RE: Replace 1 Char with 3Char's -- RPG400-L

The problem with just replacing all <'s is that the method
inserts not only CRLF between nodes but also IN textnodes
so you will have altered node content and not all parsers
likes that

CRLF<name>abcdefgCRLF</name>

Most parsers does however reconize <name>CRLF</name> because
it treat them as a parent nodes and parent nodes has per
definition no content.

Originally the XML came in by a web service/Scoots HTTPAPI,
does it has a %addr and a %len on the input ?

"Dennis Lovelady" <iseries@xxxxxxxxxxxx>
Sent by: rpg400-l-bounces@xxxxxxxxxxxx
15-02-2010 17:09
Please respond to
RPG programming on the IBM i / System i <rpg400-l@xxxxxxxxxxxx>

To
"'RPG programming on the IBM i / System i'" <rpg400-l@xxxxxxxxxxxx>
cc

Subject
RE: Replace 1 Char with 3Char's

For my edification, please give an explanation of the various
components
of the statement. I have some idea of the % being a delimiter, but it'd
help to have it explained. I know, it's in the man pages!! And even the
QShell manual. But it's early and I'm on my way to work - and a little
lazy!!

I see redirection here, at least.

Sure. I'll try. I'm not as good at explaining things as Scott, though, so
please bear with me.

's%[<]%\r\n<%g'

The first character, s, means substitute, and the substitute syntax is:
s<delim>find_this<delim>change_to_this<delim>

The replacement character can be absolutely any character. It's best to
use
a replacement character that's not in your find_this and change_to_this
strings. (You can, but you'd then have to "escape" them.) I like
visually
obvious characters like / or % or #, et cetera, and I'll freely switch
between them. The one rule is that the delimiter character must appear
exactly three times. It could be a space for example, but that might warp
the debugger/maintainer's mind.

The last character, g, when following substitute, means globally (or
replace
all). Without it, only one replacement per line will be done.

# TASK ITEM:
Carry on the forum thread about replacing one character with three, picking up right after its last sentence.

# DATA:
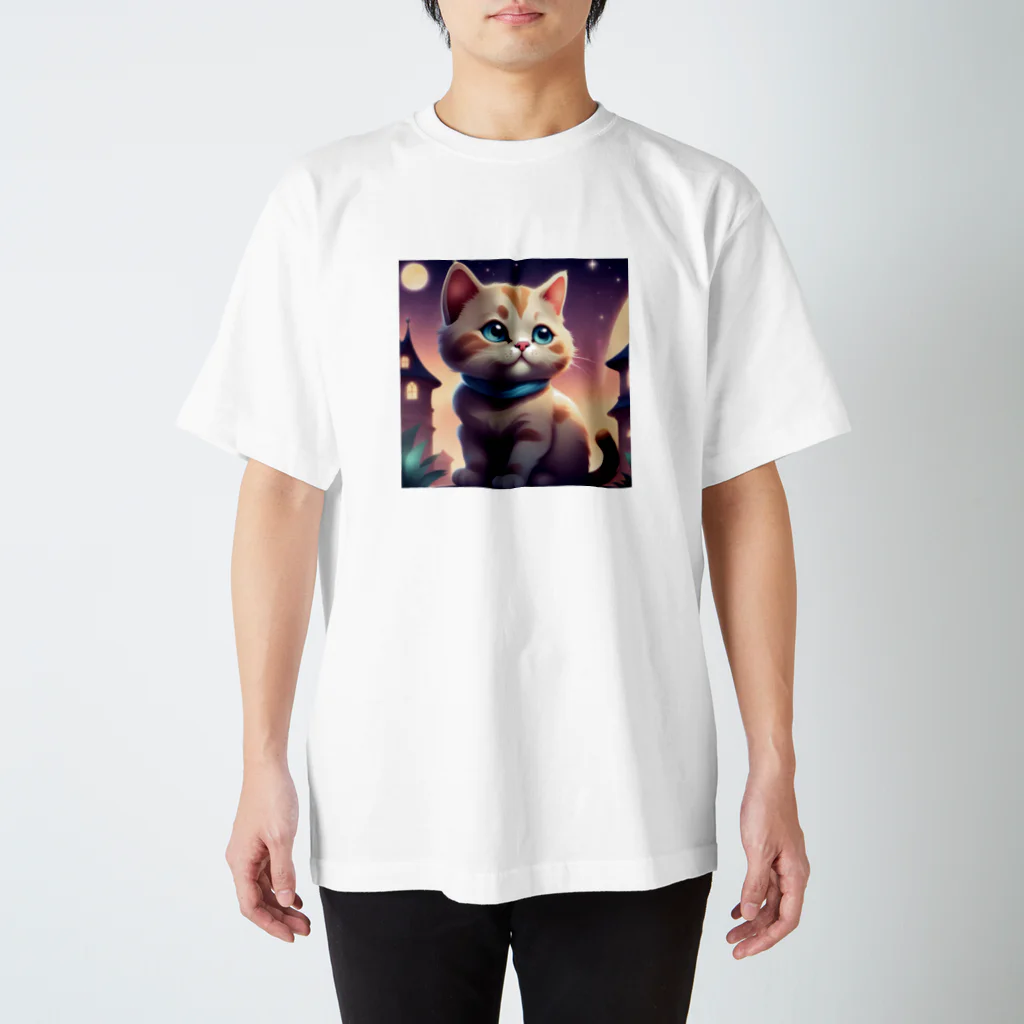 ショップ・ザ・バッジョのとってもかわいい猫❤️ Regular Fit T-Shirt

...

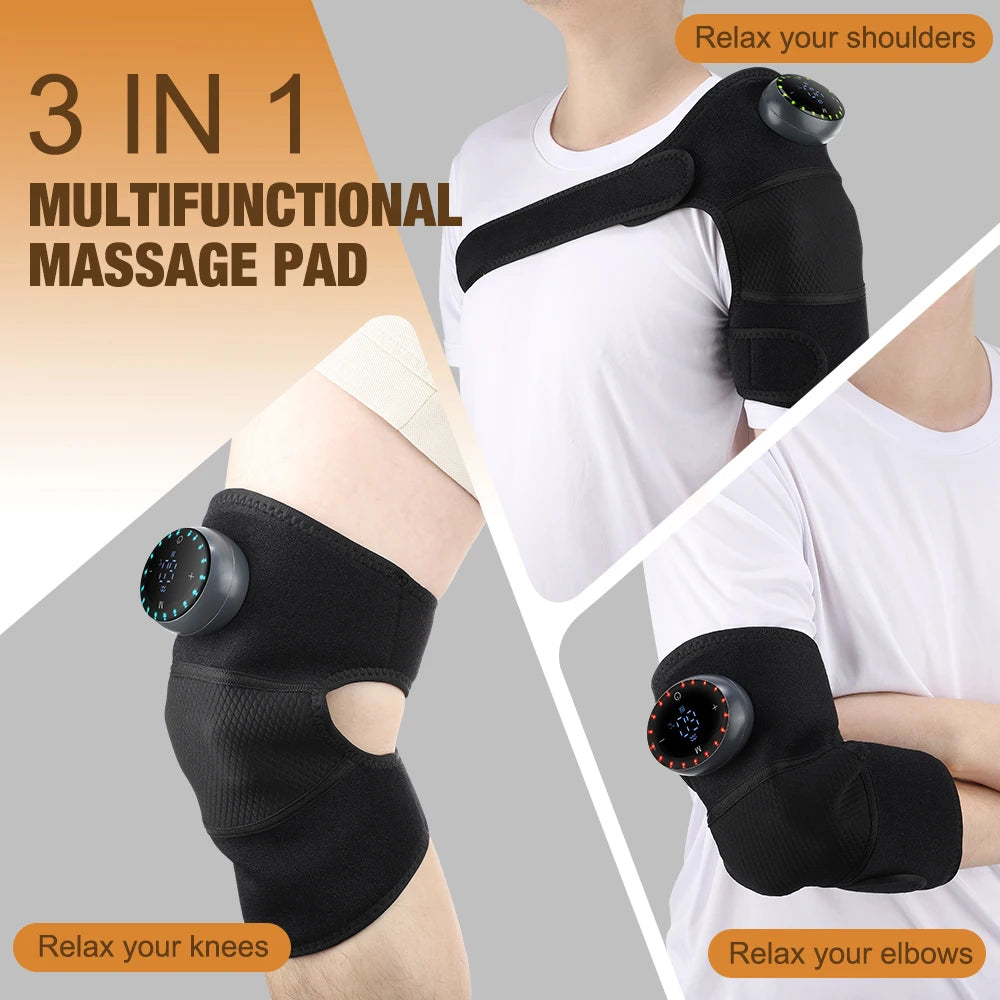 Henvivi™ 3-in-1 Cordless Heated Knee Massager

# YOUR RESPONSE:
The brackets around our find_this value --- [<] --- indicate a set of
characters that are each treated alike. For example, to find any digit,
you
could use [0123456789], though there are better ways outside the scope of
this discussion. My usage here is actually a bit of a trick that I employ
frequently. Before I go on, let me digress:

If you go to http://www.regular-expressions.info/characters.html you will
see that there are many "control" characters in regular expressions, like
the period . backwacky \, brackets [], parentheses (), curly braces {}
and
so on. These control characters take on special meaning, and if you want
them treated as just another character, then you have to "escape" them,
which means putting a backwacky before them. Such as: if you want a
period
character to just be a period rather than a wildcard, you can use \. to
indicate it. That can get ugly quickly. Another way to treat these
characters as their "native" values is to put them into a one-character
set,
like [.] which, to me, is easier to read and surer to understand.

So with [<] I don't have to worry about whether < is a special character
or
not, I know that sed will see it as its native value. (On some occasions,
a
problem can be caused by escaping something that doesn't need to be
escaped.
More reason to go with this syntax unless you (and those who follow you)
know your control characters very well.)

So, we have s%[<]%something%g indicating that I want to find any < and
replace every occurrence with something. But "something" looks like this:
\r\n< Now what?

The rest is pretty easy if you understand some of the escaped special
characters. \r is return (or CR to most folks). \n is new line (or LF).
The substitution string will always be treated at face value, so I can
place
< here without worrying about whether it's a special character.

Voila. Replace < with CR LF < (no spaces), globally.

You mentioned that you already understand the redirection. But for those
who don't, the '< infile' says: get my data from infile. '> outfile'
says:
place the result into outfile.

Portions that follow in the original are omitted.